Alamak! Bagaimana jadinya kalau seorang musuh diajak makan bersama? Itu tandanya saya telah melemparkan kain putih tanda menyerah. Padahal sejak kecil, saya tak pernah mengalah untuk urusan apapun. Bahkan perang-perangan. Kalau saya mengajak si Naga makan bersama, bukankah itu membuatnya bertambah ngelunjak? Dia akan menginjak-injak harga diri saya.
Tapi ngidam istri harus dituruti. Perkara anak ngences, sebenarnya bukan masalah besar. Masalah besar timbul, bila dia mengadu kepada bapak mertua. Dulu saat melamar Atikah, saya berjanji kepada bapak mertua, bahwa saya akan memenuhi kebutuhan istri luar dalam. Tentu termasuk pasal ngidam.
Karena itulah, begitu pagi hari sudah rapi, saya tak langung meluncur ke kantor, melainkan ke warung kopi tempat biasa si Naga mangkal. Kawan-kawan yang sedang bermain domino, langsung menyalami saya erat-erat. Bahkan ada yang memeluk segala. Mereka kangen lantaran hampir setahun saya menghilang dari situ. Tepatnya setelah timbul benci saya kepada si  Naga.
Alasan saya hanya kebetulan lewat, dan ingin sarapan lontong Medan. Mereka tertawa berderai. Permainan domino dilanjutkan kembali. Saya kemudian menikmati lontong Medan, usai berbasa-basi dengan penjualnya. Hlah, lontong Medan. Perut saya terasa mau pecah baru melihatnya saja. Saya memang sudah sarapan nasi goreng buatan istri. Bahkan nambah sepiring. Bagaimana menjejalkan lontong itu ke dalam perut yang hampir pecah ini?
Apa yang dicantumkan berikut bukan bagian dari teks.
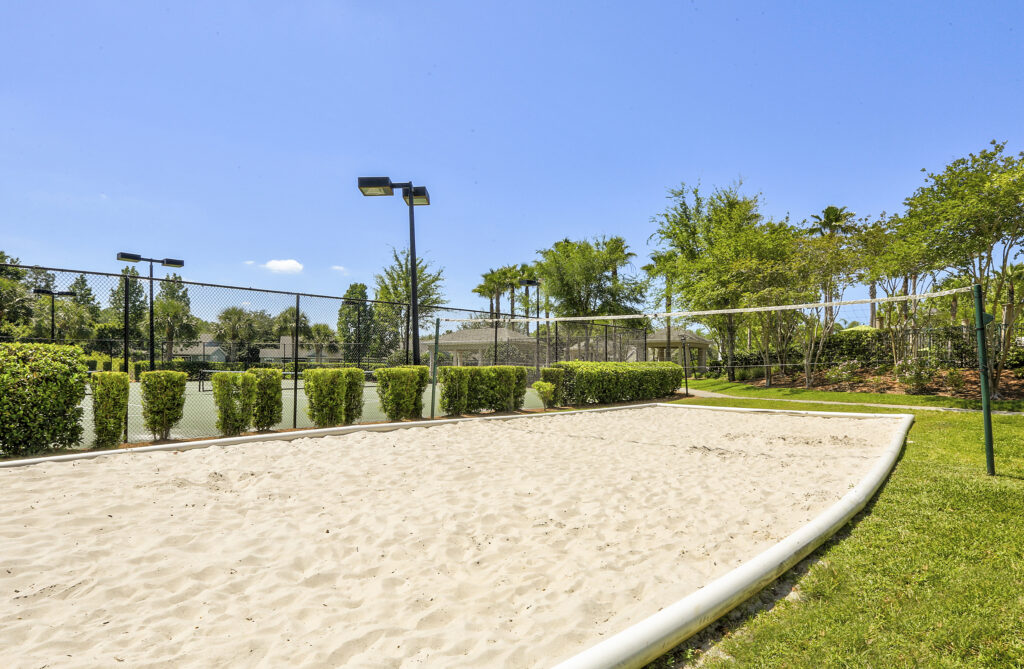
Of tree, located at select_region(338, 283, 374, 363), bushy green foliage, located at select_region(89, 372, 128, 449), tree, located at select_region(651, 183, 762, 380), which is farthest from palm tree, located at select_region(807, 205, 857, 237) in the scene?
bushy green foliage, located at select_region(89, 372, 128, 449)

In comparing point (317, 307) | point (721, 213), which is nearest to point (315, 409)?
point (317, 307)

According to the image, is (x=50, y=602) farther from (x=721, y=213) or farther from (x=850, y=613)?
(x=721, y=213)

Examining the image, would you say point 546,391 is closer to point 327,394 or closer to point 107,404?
point 327,394

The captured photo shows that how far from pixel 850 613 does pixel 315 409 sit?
7691 millimetres

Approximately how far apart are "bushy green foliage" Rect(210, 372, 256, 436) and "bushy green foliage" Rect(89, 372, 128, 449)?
114cm

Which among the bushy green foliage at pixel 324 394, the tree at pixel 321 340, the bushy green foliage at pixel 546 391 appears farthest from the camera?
the bushy green foliage at pixel 546 391

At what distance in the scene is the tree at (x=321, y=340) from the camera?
9508mm

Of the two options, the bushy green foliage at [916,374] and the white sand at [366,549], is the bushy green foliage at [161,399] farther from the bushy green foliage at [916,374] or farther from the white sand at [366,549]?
the bushy green foliage at [916,374]

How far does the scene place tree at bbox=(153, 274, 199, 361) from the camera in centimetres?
843

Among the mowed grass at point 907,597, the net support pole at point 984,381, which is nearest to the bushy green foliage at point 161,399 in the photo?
the mowed grass at point 907,597

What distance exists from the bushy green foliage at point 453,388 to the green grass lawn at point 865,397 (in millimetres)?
11676

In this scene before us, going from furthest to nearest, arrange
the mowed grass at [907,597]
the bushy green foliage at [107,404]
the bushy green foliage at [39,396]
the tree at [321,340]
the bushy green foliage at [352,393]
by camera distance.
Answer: the tree at [321,340]
the bushy green foliage at [352,393]
the bushy green foliage at [107,404]
the bushy green foliage at [39,396]
the mowed grass at [907,597]

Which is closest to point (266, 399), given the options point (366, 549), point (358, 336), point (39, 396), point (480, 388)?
point (39, 396)

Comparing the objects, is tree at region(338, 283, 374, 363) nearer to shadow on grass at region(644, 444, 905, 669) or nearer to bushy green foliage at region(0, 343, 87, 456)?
bushy green foliage at region(0, 343, 87, 456)
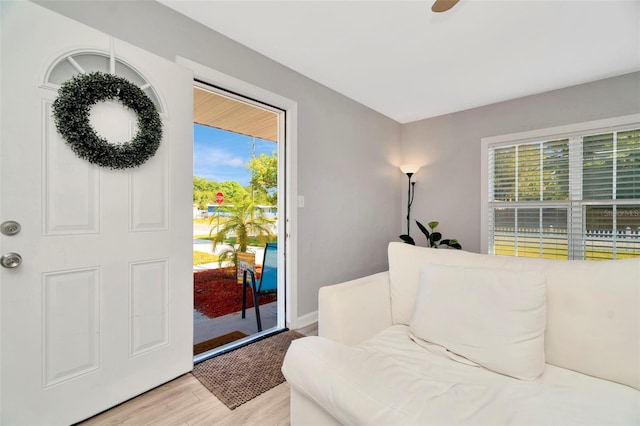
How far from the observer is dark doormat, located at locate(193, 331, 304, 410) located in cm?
166

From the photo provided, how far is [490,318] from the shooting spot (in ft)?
3.88

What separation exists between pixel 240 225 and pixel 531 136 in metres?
3.67

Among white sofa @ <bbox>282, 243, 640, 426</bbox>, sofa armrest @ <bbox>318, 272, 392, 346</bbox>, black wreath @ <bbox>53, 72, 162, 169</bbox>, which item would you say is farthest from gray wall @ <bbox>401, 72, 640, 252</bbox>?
black wreath @ <bbox>53, 72, 162, 169</bbox>

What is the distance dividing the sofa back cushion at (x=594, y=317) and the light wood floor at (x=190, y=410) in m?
1.35

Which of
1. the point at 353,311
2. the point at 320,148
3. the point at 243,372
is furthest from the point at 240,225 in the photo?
the point at 353,311

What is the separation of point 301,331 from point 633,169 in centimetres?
348

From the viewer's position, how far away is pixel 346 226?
10.6 feet

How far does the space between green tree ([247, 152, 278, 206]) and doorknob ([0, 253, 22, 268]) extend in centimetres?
250

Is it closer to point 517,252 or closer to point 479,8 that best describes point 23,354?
point 479,8

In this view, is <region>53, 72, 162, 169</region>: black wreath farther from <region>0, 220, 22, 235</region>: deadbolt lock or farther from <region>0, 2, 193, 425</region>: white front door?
<region>0, 220, 22, 235</region>: deadbolt lock

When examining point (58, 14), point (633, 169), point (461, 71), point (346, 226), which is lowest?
point (346, 226)

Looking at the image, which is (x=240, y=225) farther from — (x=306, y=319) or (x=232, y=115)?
(x=306, y=319)

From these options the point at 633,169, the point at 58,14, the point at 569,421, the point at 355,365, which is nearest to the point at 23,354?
the point at 355,365

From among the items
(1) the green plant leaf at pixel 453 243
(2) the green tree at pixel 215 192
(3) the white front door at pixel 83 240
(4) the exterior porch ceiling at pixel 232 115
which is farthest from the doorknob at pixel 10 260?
(1) the green plant leaf at pixel 453 243
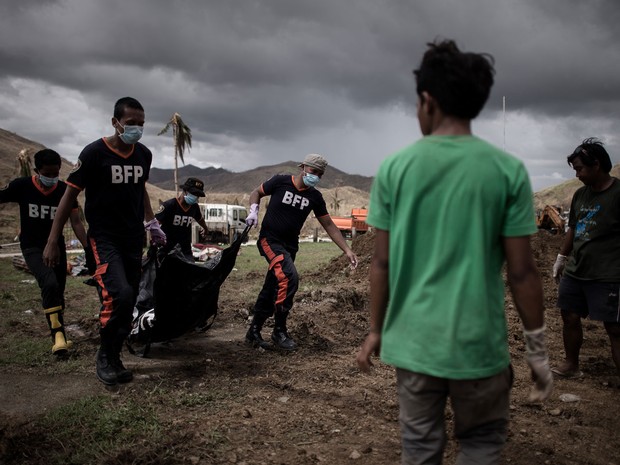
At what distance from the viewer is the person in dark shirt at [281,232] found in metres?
5.11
Dengan ekor mata, saya melihat Pantun merapat. Saya akhirnya selamat dari rasa kenyang, karena piring lontong berpindah ke depan muncungnya. Seakan lintah, dia bersantap dengan lahap. Dia pun bersendawa kala agak kenyang. Setengah bercanda, dia mengatakan perutnya belum penuh.
"Eh, pernah melihat si Naga, ndak?" tanya saya. Dia celingak-celinguk mencari sesuatu. Setelah menemukannya, dia mencungkil sela giginya yang jarang.
"Sama sepert Abang, dia juga hampir setahun tak mangkal di sini. Barangkali dia sudah merasa kaya. Maksud saya baru merasa kaya. Ayok, ah! Ketimbang membicarakan Sinaga, kita main catur saja." Dia mengambil meja catur. Tapi belum genap dia menyusun bidak, saya langsung melesat pergi. Dia menceracau tak jelas. Tawa riuh meningkahi ceracauannya.